All the programs mentioned are really good and extend the life of the installation by a lot, but there will come a time when it's just too old and clunky and needs to be reinstalled.
I don't agree. I haven't had to reinstall one system of my own due to slowdowns. This goes all the way back to DOS (yea I still have one machine running that). Never had to reinstall any win OS due to slowdowns. Several times due to hardware failure but that is it and those reinstall only went back 3 months at maximum.
Now other people tend to screw their systems up weekly. It's all in the user.
Eventually though all systems will become virtually unusable just due to windows updates. It's almost unbearable to run XP on a P2 or P3 anymore with just a base install, updates to SP3 and basic firewall/anti virus. Just not enough memory on those older systems and they can't be upgraded due to hardware limitations.
Agree 100%. The only windows OS that I have ever had to reinstall on a regular basis was Window ME. I too have never reinstalled my own machine because of slowdowns, nor have I had to do this to any machine in my house. On the other hand, at work, I routinely reinstall windows as a virus removal method (its faster to remove the hard drive, attach it to another machine (which virus and malware scans every file copied), copy the customer data off to a temporary drive (or DVDs and then we can sell it as a backup as well

), put the drive back into the customer computer, reinstall windows, copy the customer data back, all of which can be done in about 4 hours (depending on how much data needs to be moved) and we know that the virus has been completely eliminated).

COLLECTED DATA:

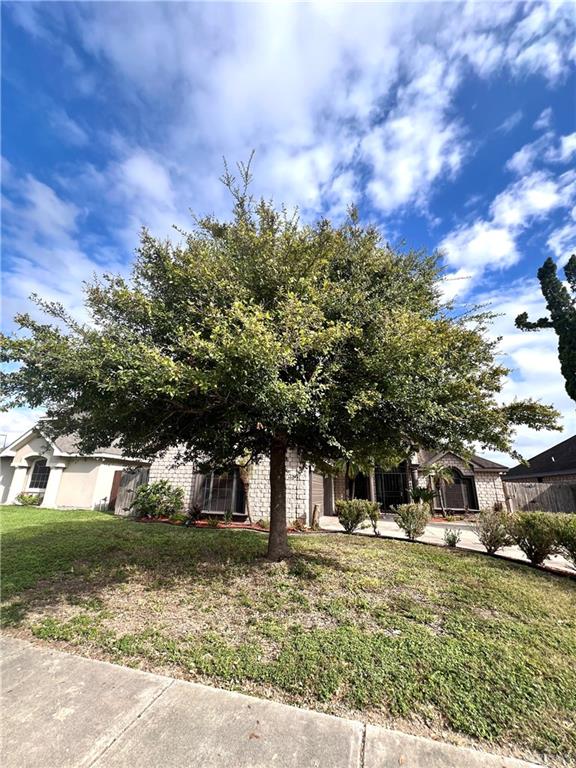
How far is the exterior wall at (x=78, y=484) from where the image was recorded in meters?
17.6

EXERCISES TO COMPLETE:
(1) Answer these questions using the Windows reinstall discussion:
(a) What operating system is still running on one machine owned by the writer who disagrees?
(b) Apart from slowdowns, what reason does that writer give for the reinstalls they did have to do?
(c) About how long does the reinstall procedure described at work take?
(2) Write the next part of the Windows reinstall discussion, picking up after its final sentence.
The material comes from a different source than the Windows reinstall discussion.

ANSWERS IN ORDER:
(1)
(a) DOS
(b) Hardware failure
(c) About 4 hours, depending on how much data needs to be moved

(2)
Windows ME was never reinstalled because of slowdowns though, it was always because the the OS would start glitching after about 2-3 months. The "reinstall" was done using Norton Ghost, so we would be ready to go in about 30-45 minutes.
Most of the software that "optimizes" you computer is snake oil at best, and destroys the OS's stability (sometimes to the point of making the computer unbootable). The only "cleaning" tool that I use is CCleaner and mostly just to clean up the temp folder at that. But even its registry cleaner (which does not "defrag" the registry) only removes things that it actually knows are safe to remove.